EVEREST: Didnt I tell you I wasnt doing this piece of sh
.
(With that a knock at the door comes, and in steps a tall beautiful Brunette dressed in a Ms. Claus suit, you know the kind, skimpy and tiny and very very tight. Lets just say she fills it out well.)
EVEREST: Well, Hello sweetheart. What can the champ do for you today?
MS. CLAUS: Well the kids are getting restless, I was just wondering how long you were going to be?
EVEREST: (Grabbing the outfit) Ill be right there. Hey peon, I need you to make sure a copy of this tape gets back to WZCW.com office alright. I want Titus to hear this. Can you do that?
EMPLOYEE: Yes sir.
EVEREST: Good its about time you did something besides standing there making the wall look smart.
Hey Titus dont think that Ive forgotten about you because I havent. I heard you talking about our past and how you just want to be forgiven. I heard you talking about how the fans have forgiven you and how excited you are to have your opportunity. Well theres still one thing I dont want YOU to forget; youre stepping into the ring with the best there is, period! Bar none! And to me this match is like no other. You see Ive defended my title time and time again. Against Steamboat Ricky it wasnt personal it was business. Against Lars it was about respect! Back in the day against Rios it was about honor and fairness. And now Titus
.now its about revenge and it IS personal. I havent forgotten what you did to me. Not one bit! So when you come after my title, after my destiny, you arent going to get a man just trying to keep his gold. Not this time Titus. What you are going to find awaiting you is a man out for revenge and a champion whos made it personal. Ill be waiting Titus, Ill be waiting to see if you have what it takes to climb the mountain, or if youre just another lost climber wholl become a sad victim of a Rockslide.
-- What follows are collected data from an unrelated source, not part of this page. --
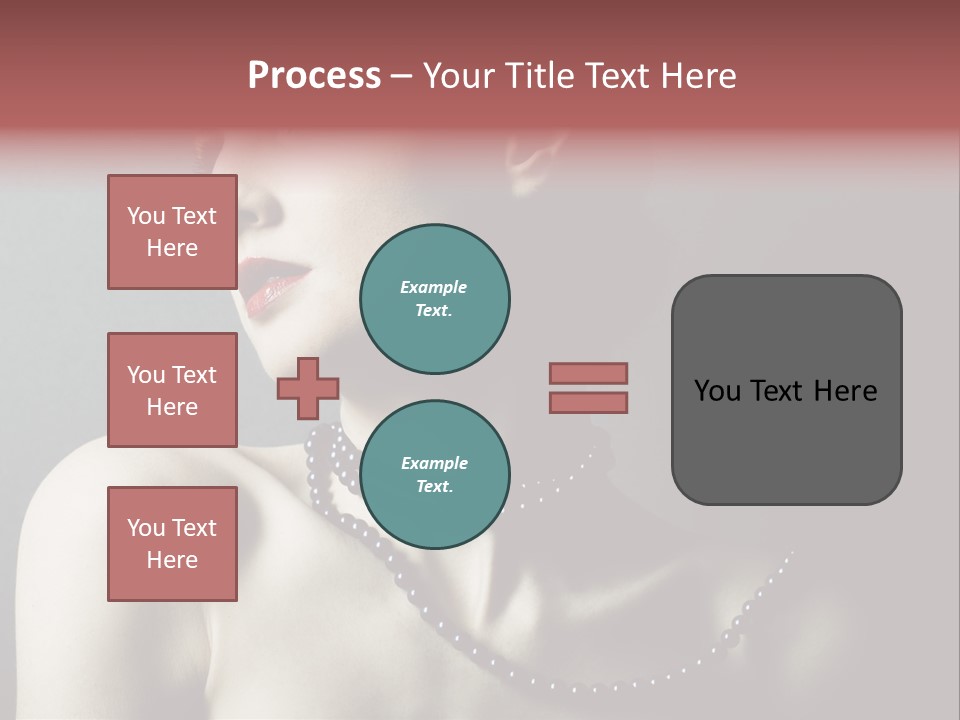 Process – Your Title Text Here

You Text Here

You Text Here

You Text Here

Example Text.

Example Text.

You Text Here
(With that Everest can be seen pulling on the Santa costume pants and as he buttons up the shirt and puts on the beard and hat he heads for the door. As the door opens we can hear kids screaming at the top of their lungs, prompting one final quote from Everest just loud enough for the cameras to pick up)
EVEREST: Ah shut up you little half pint ingrates. (Then louder and directed at the crowd) HO HO HO Santas here. Who wants some loot?
With that the camera fades to black.